Dijital platformların belgesele takviye olacağını hiç zannetmiyorum. Destekleseler de, tıpkı yurt dışında yaptıkları üzere kendi estetik yönelimlerini dayatan, kendi belirledikleri ideolojik hudutlar içinde dolanan projelere takviye olacaklardır; yani sipariş üzerinden ilerleyecektir süreç.
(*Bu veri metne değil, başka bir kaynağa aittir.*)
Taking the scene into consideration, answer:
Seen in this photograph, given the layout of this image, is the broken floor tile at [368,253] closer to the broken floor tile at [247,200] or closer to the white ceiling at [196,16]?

Bugün Türkiye’de belgesel üretenler için fakat geçim kaynağı manasında bir katkısı olabilir bunun. Belgeselciler yan iş olarak bu cins projelerde yer alabilir ancak öteki yandan da dijital platformların hiç de güzeline gitmeyecek belgeseller üretmeye de devam ederler diye düşünüyorum. Sermayenin siyasi iktidarla kültürel manada çatışmasını ileri noktalara taşıması tarihte görülmüş şey değil. Esasen bugüne kadar, RTÜK’ün yetki alanında dahi olmayan müdahalelerine verdikleri (ya da vermedikleri diyelim) reaksiyonlardan de belirli. Özgürleştirici olan üretimleri görmek için tam da sermayenin dayanak olmadığı yerlere bakmak lazım.
Hazırladığınız yeni bir proje var mı? Günleriniz nasıl geçiyor?
Bir uzun metraj belgeselin kurgu sürecindeyiz, şimdilik Kürtçe lisanı ve “ev” kavramı üzerine bir belgesel olacağını söylemekle yetineyim. Pandemi nedeniyle bu süreçte çok az çekim yapabildik. Fakat çevrimiçi alanda da “çekim” yapılabileceğinin farkına varmış olduk. Bunun pandemi sonrası üretim biçimlerini de etkileyeceğini düşünüyorum. “Masa başı” diyerek hafife aldığımız metotlar hiç beklenmedik yollara çıkabiliyor.